Creative Problem Solving in Intelligent Agents: Domain-Agnostic Methods for Novelty Resolution

April 14, 2022
1:15pm ET
Tisch Library #304, Zoom
Speaker: Evana Gizzi
Host: Jivko Sinapov


PhD Defense:

Humans and many other species have the remarkable ability to innovate and creatively problem solve on-the-fly. For example, when trying to remove a screw in the absence of appropriate tools, we may resort to using a quarter as a makeshift screw driver. Creative problem solving (CPS) is the process by which an agent discovers unknown information about itself and its environment, allowing it to accomplish a previously impossible goal. In contrast to humans, robust CPS in intelligent agents is currently beyond the scope of existing artificial intelligence (AI) systems. Developing CPS in intelligent systems would greatly improve their resourcefulness and adaptability, allowing for more seamless integration of such systems into everyday life.
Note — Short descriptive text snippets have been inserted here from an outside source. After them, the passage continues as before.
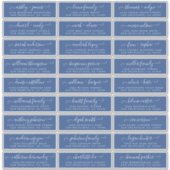 Adresetiketten  bruiloft sticker (Voorkant)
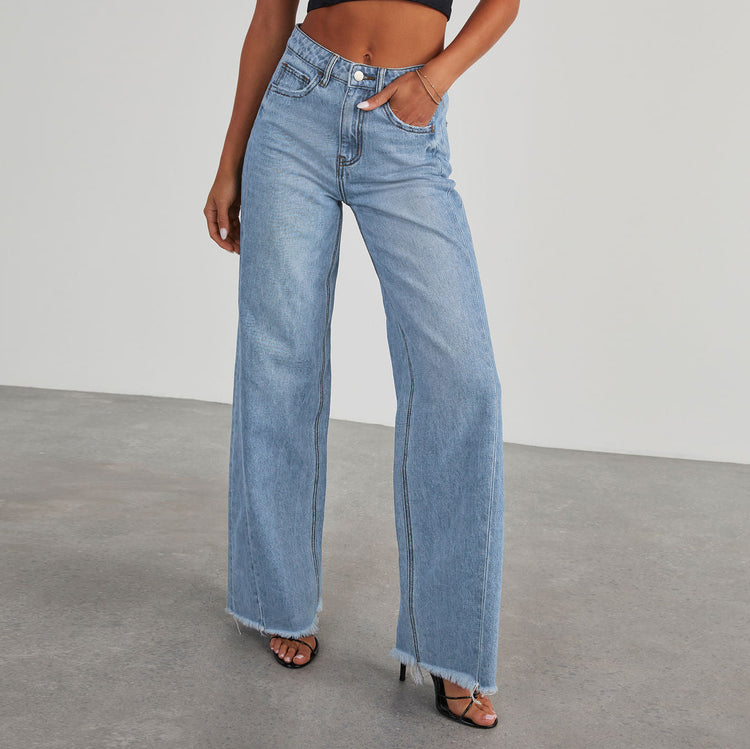 Fashion High Waist Jeans.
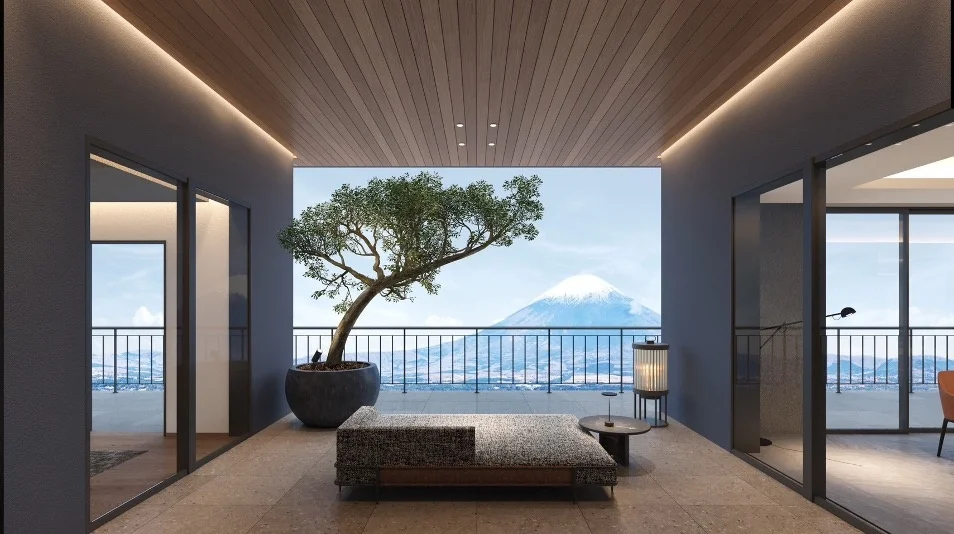 富士山を望む客室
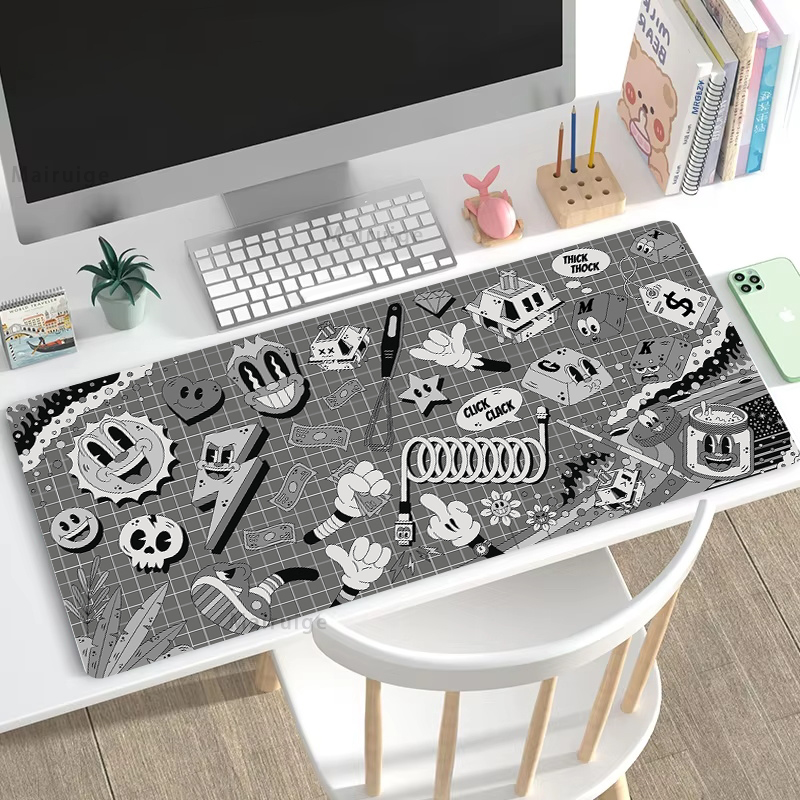 Graffiti Mausepad Office Rug D - Desk Setup Diy ulasan dan harga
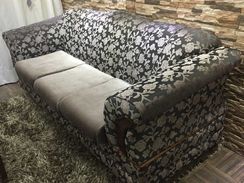 Sofa em Suedine 4 Lugares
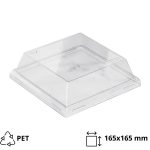 Poklopac za posudu OneClick 165x165mm, proziran, h=40 mm 50 kom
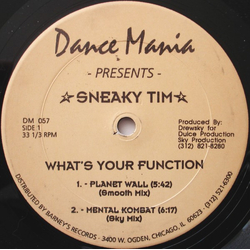 Sneaky Tim What's Your Function Vinyl 12" USED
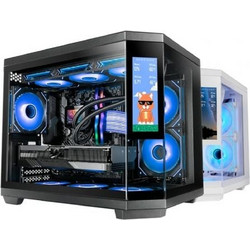 Mars Gaming MC-3TCORELCDM Black Gaming Micro Tower Κουτί Υπολογιστή με Πλαϊνό Παράθυρο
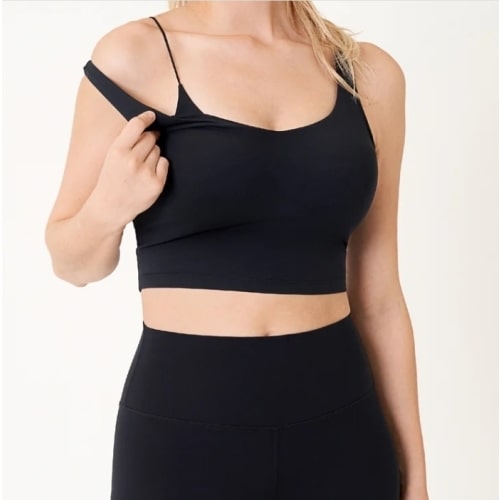 MOMANDA Women's Natrelax® Nursing Crop Tank Top - V Neck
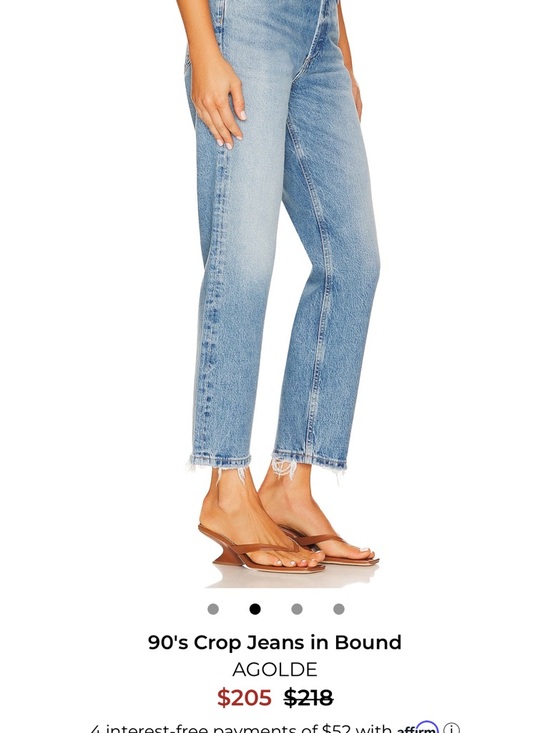 Agolde Light Blue High-Rise Jeans - Picture 6 of 7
To bridge this gap, this dissertation introduces a collection of contributions toward the development of CPS, including theoretical formalizations of CPS, a framework for anomaly detection, a framework for fault diagnosis, two methods for action discovery in robots, and a method for life-long CPS. The results from several diverse experimental studies show that the tangible implementation of CPS is possible in the following contexts -- generalized anomaly detection, system-level fault diagnosis, action discovery in embodied agents, and in using a trained world model for life-long learning. The experimental domains of our studies include aviation (tested on a human-in-the-loop flight simulation environment), satellite operation (tested on a realistic flight hardware test-bed), and robotics (tested in 3D physics simulation environments). Future work should consider the development of CPS in more realistic real-world environments to help expedite/realize the beneficial integration of intelligent novelty resolution methods into everyday life.